The Kingdom of the Absurd

“I do believe I will be having the honor of taking Cuba. . . . I think I can do anything I want with it.”

- Donald Trump

It’s a little after eleven on Tuesday morning, April 7th, fewer than nine hours before a man with an unquenchable ego, a penchant for cruelty, and the darkest vision for America in the history of the presidency, has threatened to “obliterate” Iran. The sky is blue here this morning, and the sun shines warmly through intermittent clouds. Spring finally seems on the way to midcoast Maine – but snow is forecast for this afternoon. The vice-president is in Hungary seeking to prop up its long-time dictator who is trailing badly in the polls, and the secretary for war (let’s call him what he is) has likened Sunday’s rescue of a US pilot shot down over Iran to the resurrection.

My mind has been going through a fallow period these past weeks. Since I was unable to produce much of interest even to myself, I decided to seek out the thoughts of others, which is how I ended up rereading, after many years, “The Myth of Sisyphus,” in which Albert Camus sets forth his philosophy of the absurd.

I won’t bore you with my pedestrian efforts to grasp the concept, but at its core is Camus’ search to understand the struggle of human beings to find meaning in a universe that is morally indifferent. “This world in itself is not reasonable,” he wrote. “But what is absurd is the confrontation of this irrational [universe] and the wild longing for clarity whose call echoes in the human heart.”

Camus was born into a poor family in the French colony of Algeria and spent most of World War II in France, where he was an active member of the resistance. “The Myth of Sisyphus” was published in 1942. World War II was once called “the good war,” but by the time it ended in 1945, 80 million people were dead, the vast majority of them non-combatants. Almost three-quarters of all the Jews living in Nazi-occupied Europe were murdered; in Poland and Yugoslavia the number approached 90 percent. With numbers that size, and with propaganda from all sides bent on dehumanizing the enemy, it is hard to think of each of the dead as a unique individual with a family and a personal history. They are, collectively, victims. Those in unending rows of white crosses are heroes. The others are collateral damage. In the grand scheme of the war their lives made little difference; yet each was precious each irreplaceable.

At 8:06 a.m. on Tuesday morning, the president of the United States wrote: "A whole civilization will die tonight, never to be brought back again,” adding somewhat gratuitously, “I don’t want that to happen, but it probably will.” What he’s suggesting, of course, is a crime against humanity, the kind the world sought to outlaw after World War II.

That evening Trump announced a two-week cease fire.
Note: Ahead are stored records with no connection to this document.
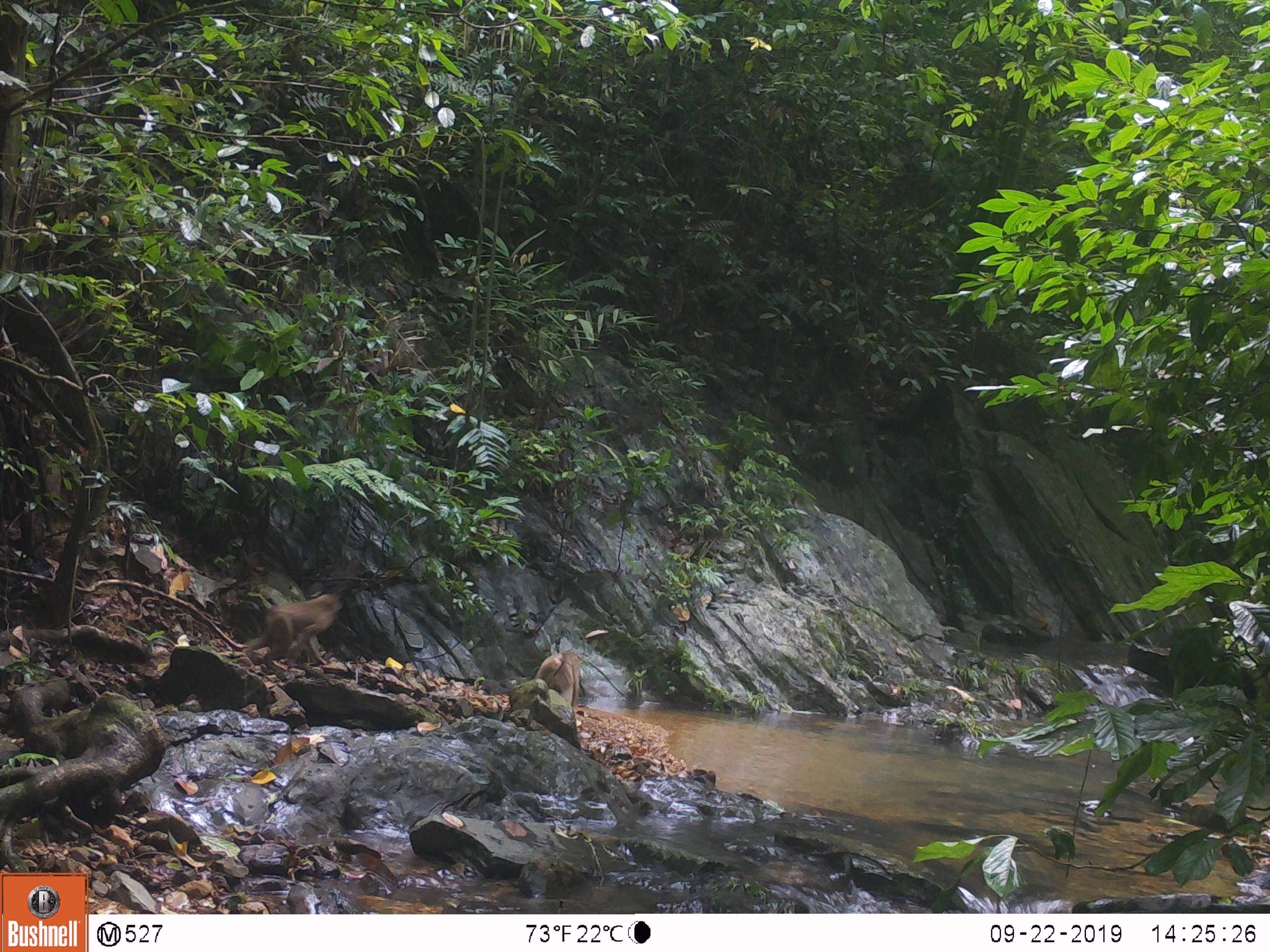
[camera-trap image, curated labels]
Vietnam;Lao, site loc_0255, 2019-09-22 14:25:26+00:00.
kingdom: Animalia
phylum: Chordata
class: Mammalia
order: Primates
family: Cercopithecidae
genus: Macaca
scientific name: Macaca nemestrina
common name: pig-tailed macaque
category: pig tailed macaque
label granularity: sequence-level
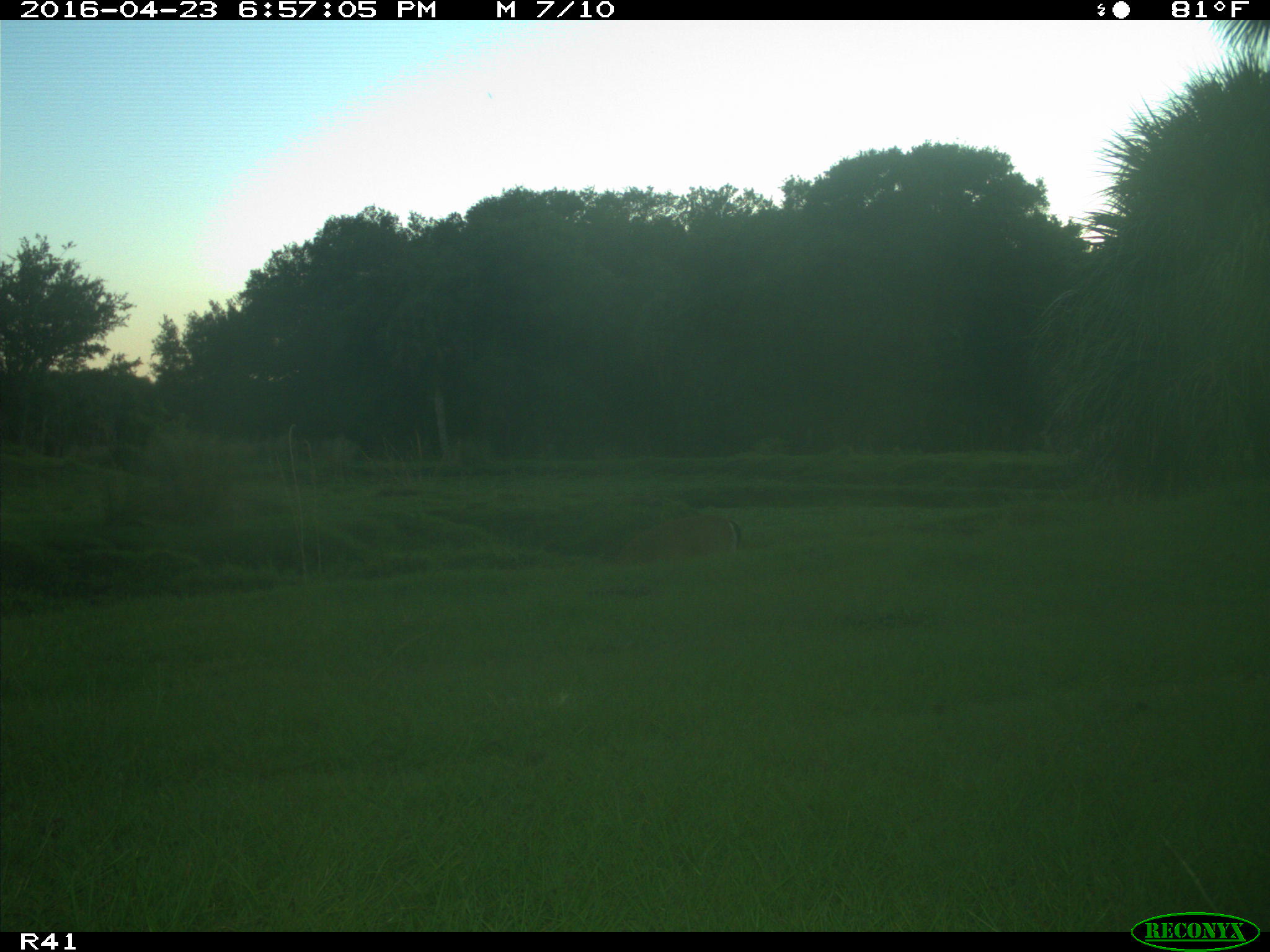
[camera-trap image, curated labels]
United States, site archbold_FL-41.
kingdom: Animalia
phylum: Chordata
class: Mammalia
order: Artiodactyla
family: Cervidae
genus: Odocoileus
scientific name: Odocoileus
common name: deer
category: unidentified deer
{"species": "unidentified deer (deer) (Odocoileus)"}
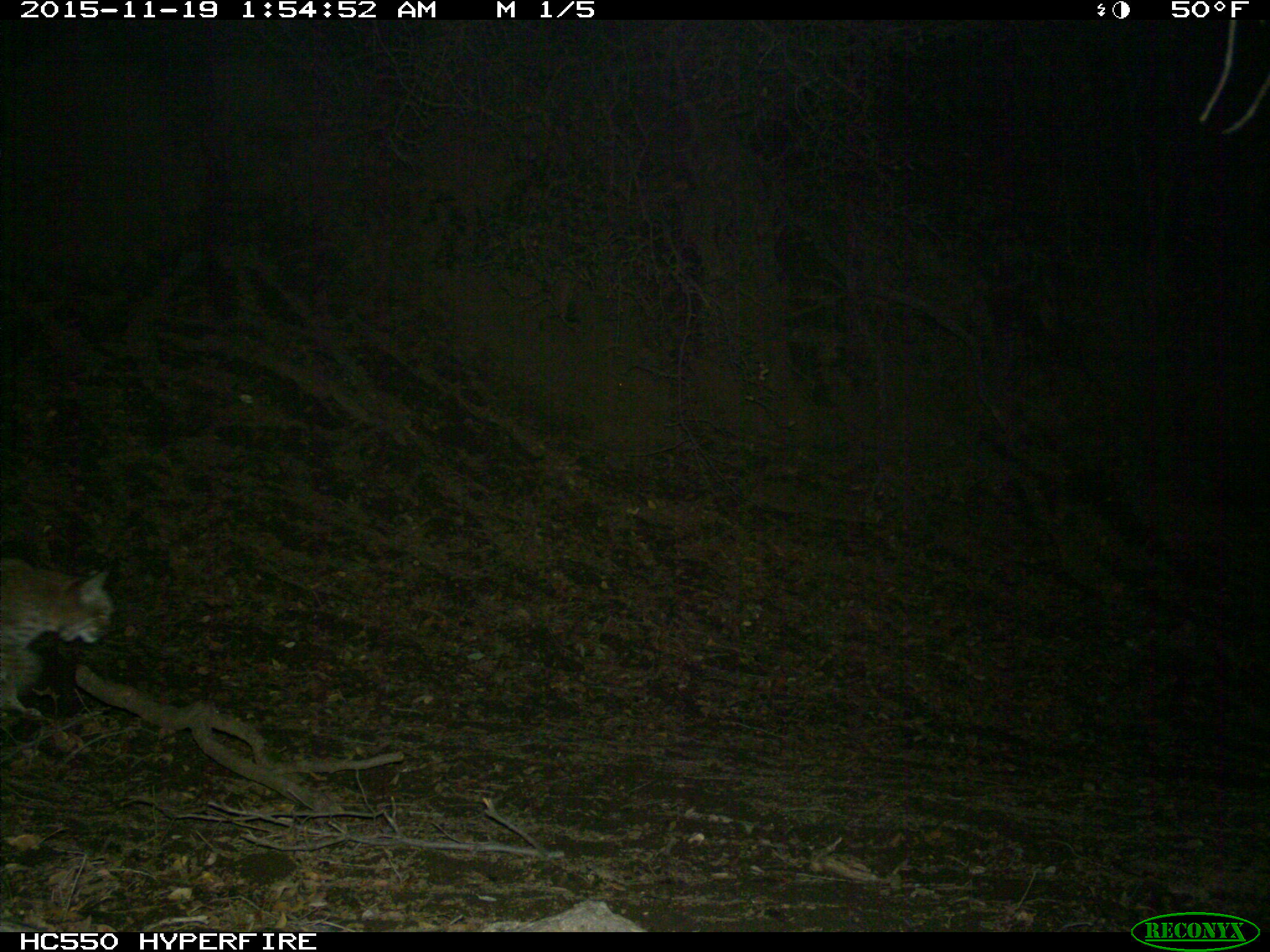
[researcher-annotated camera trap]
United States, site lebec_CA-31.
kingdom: Animalia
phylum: Chordata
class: Mammalia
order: Carnivora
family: Felidae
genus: Lynx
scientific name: Lynx rufus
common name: bobcat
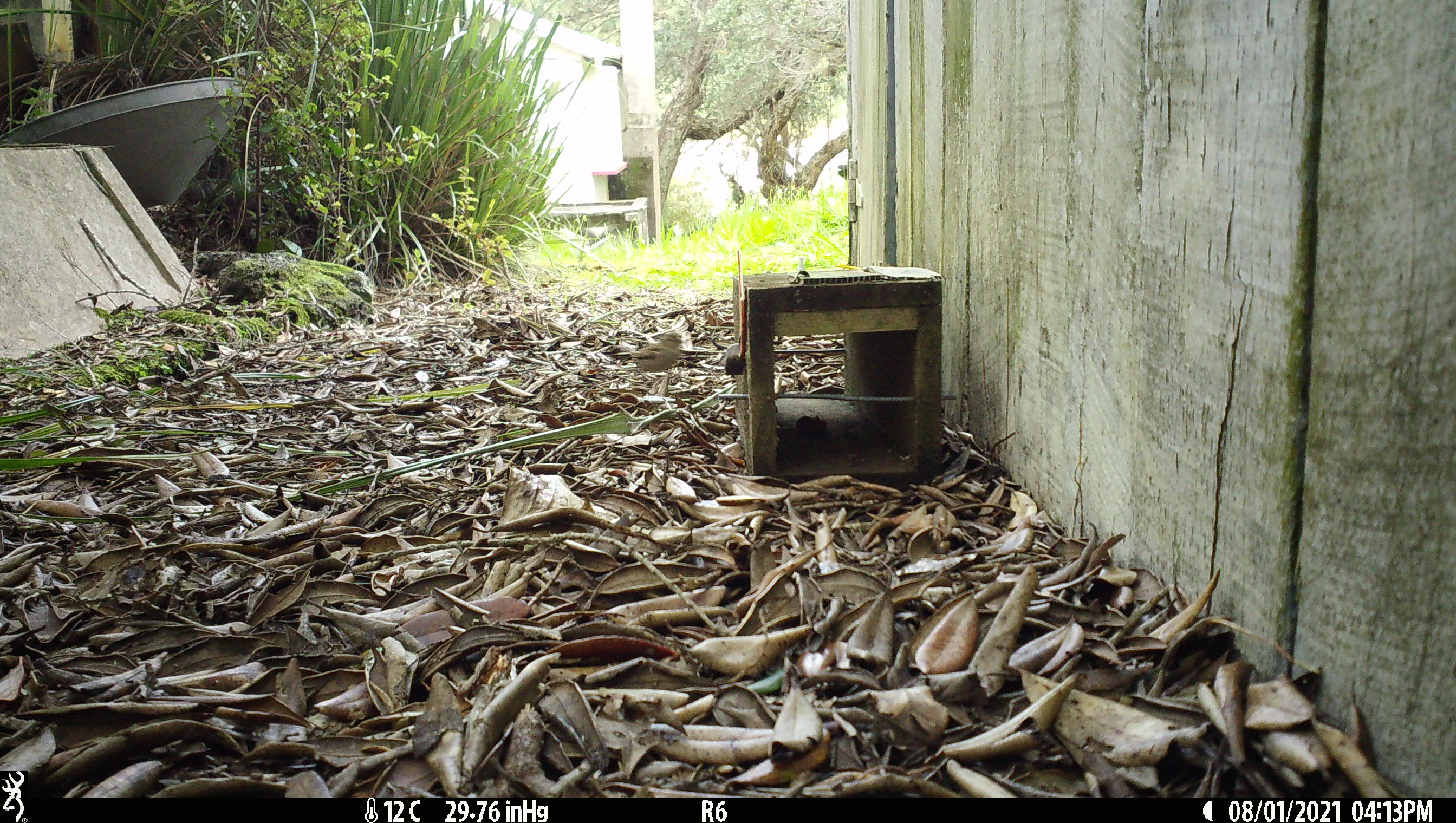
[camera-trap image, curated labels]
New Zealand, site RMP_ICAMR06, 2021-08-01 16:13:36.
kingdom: Animalia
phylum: Chordata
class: Aves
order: Passeriformes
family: Passeridae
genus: Passer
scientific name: Passer domesticus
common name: house sparrow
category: sparrow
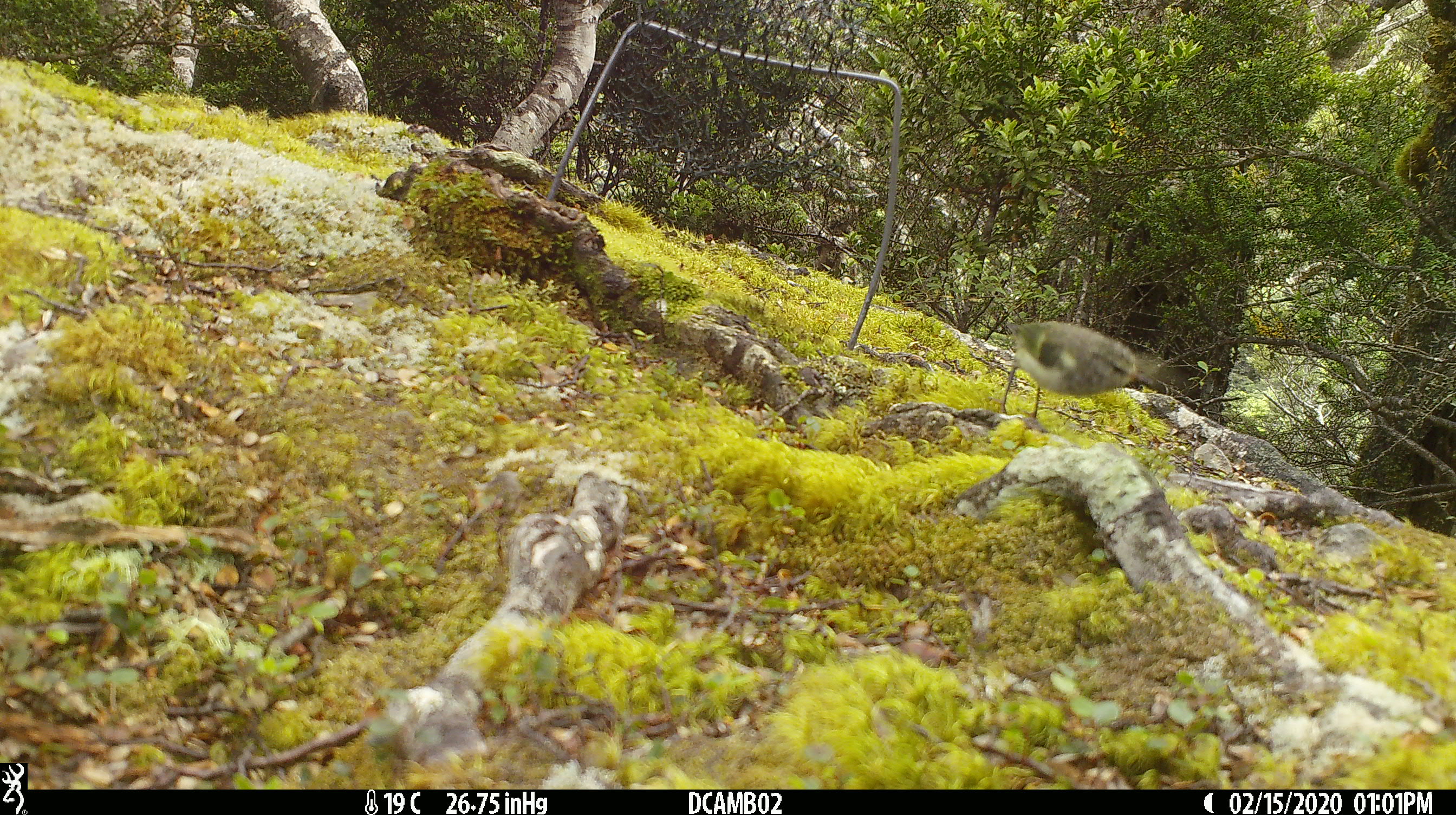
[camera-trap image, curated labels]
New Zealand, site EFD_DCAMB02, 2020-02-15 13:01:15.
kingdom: Animalia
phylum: Chordata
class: Aves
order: Passeriformes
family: Acanthisittidae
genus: Acanthisitta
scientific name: Acanthisitta chloris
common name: rifleman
Rifleman (Acanthisitta chloris).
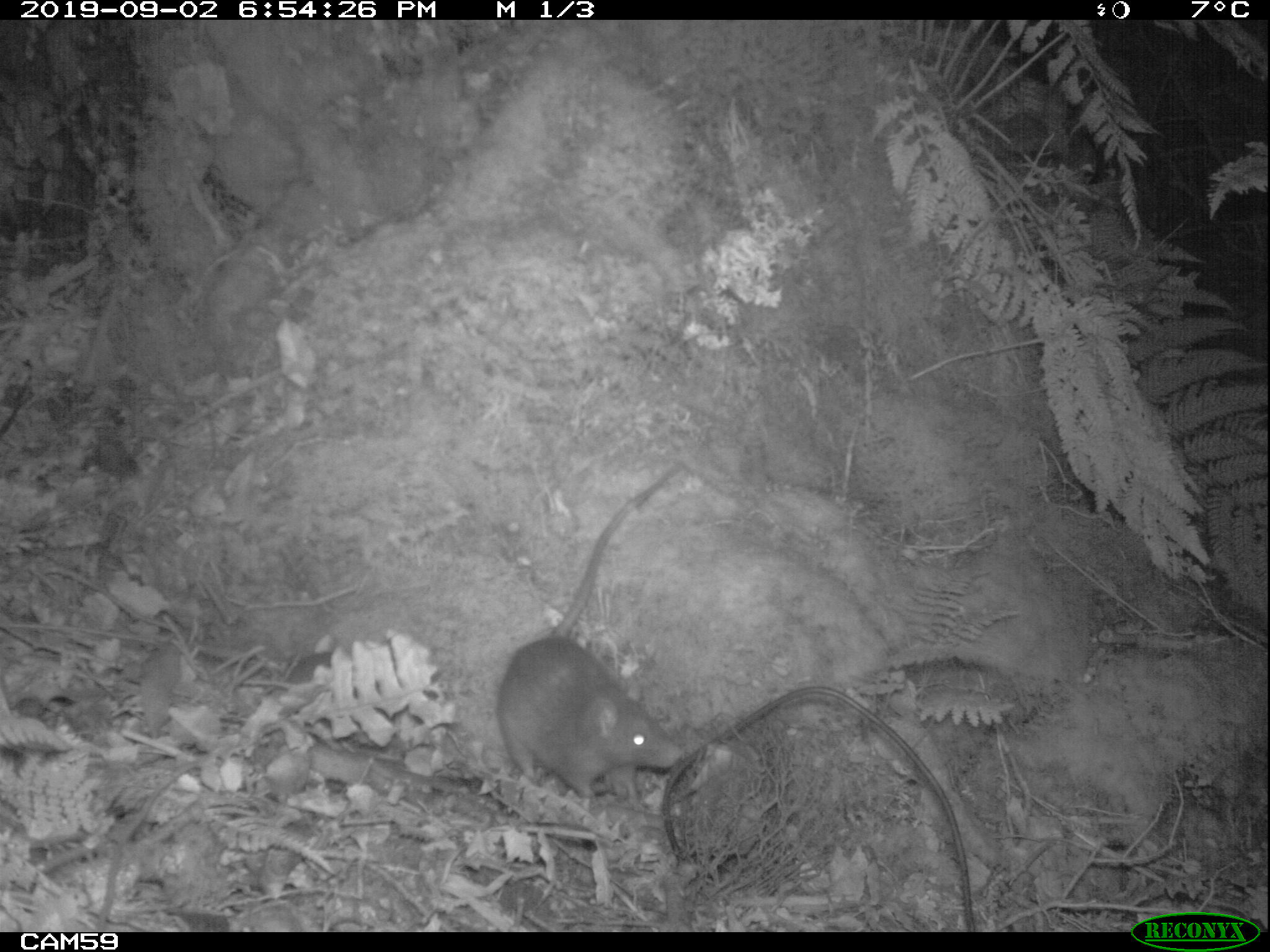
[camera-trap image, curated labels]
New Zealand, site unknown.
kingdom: Animalia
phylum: Chordata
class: Mammalia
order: Rodentia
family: Muridae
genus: Rattus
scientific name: Rattus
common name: rat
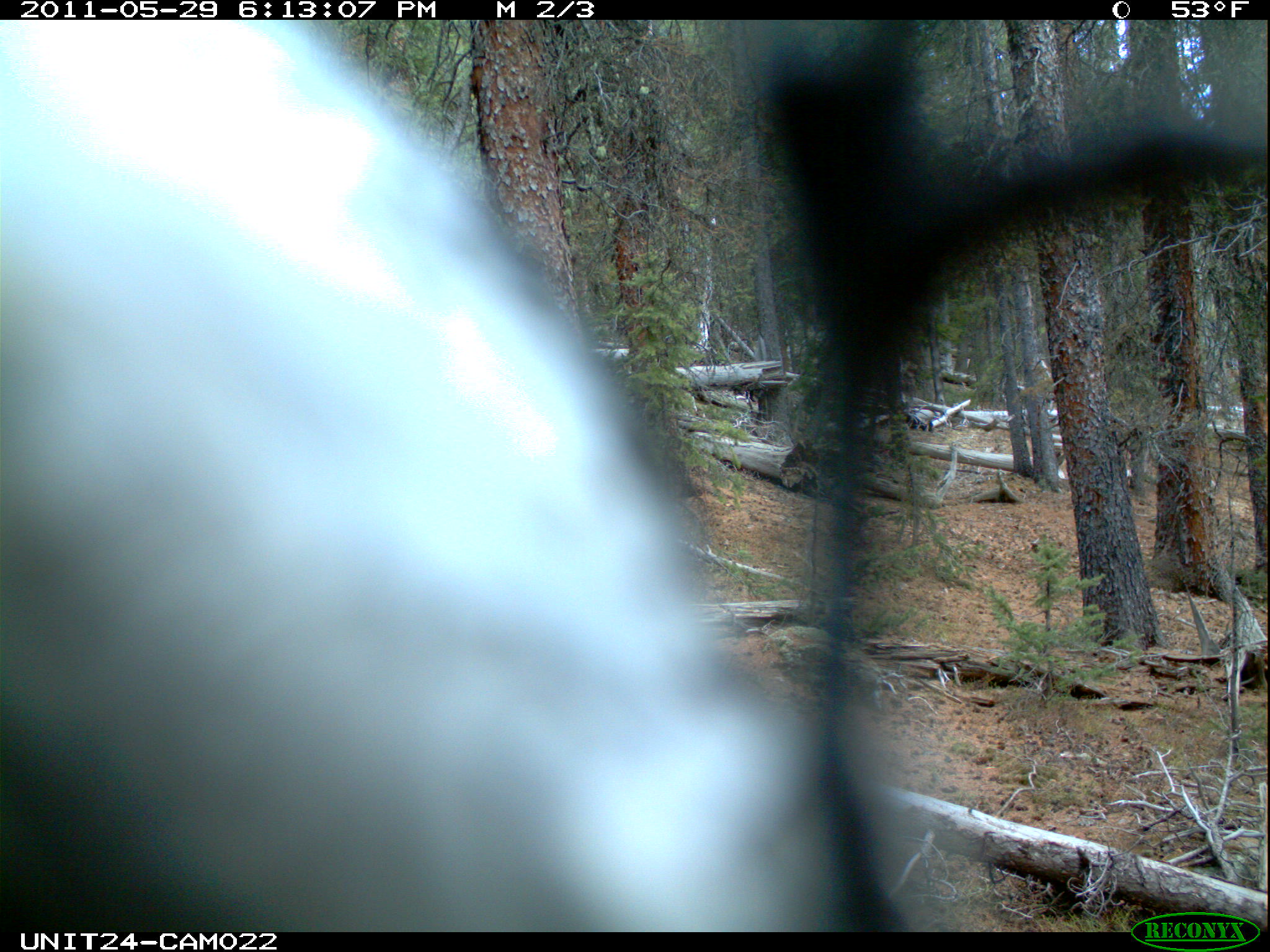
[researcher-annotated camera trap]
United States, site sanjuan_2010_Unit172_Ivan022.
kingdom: Animalia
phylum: Chordata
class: Aves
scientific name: Aves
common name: birds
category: unidentified bird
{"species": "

Some called this an example of strategic genius; most of us just felt whipsawed. Meanwhile, both sides claimed victory; their interpretation of the terms diverged widely; the Israelis kept bombing Lebanon; and the Secretary for War called the man who the day before had called for the obliteration of an entire nation a “president of peace.”

Americans have long believed that our institutions would protect us from a dictator. And yet here we are, the world’s oldest republic ruled by a man who mistakes himself for the state and treats the people, not as citizens, but as subjects.

Welcome to the Kingdom of the Absurd.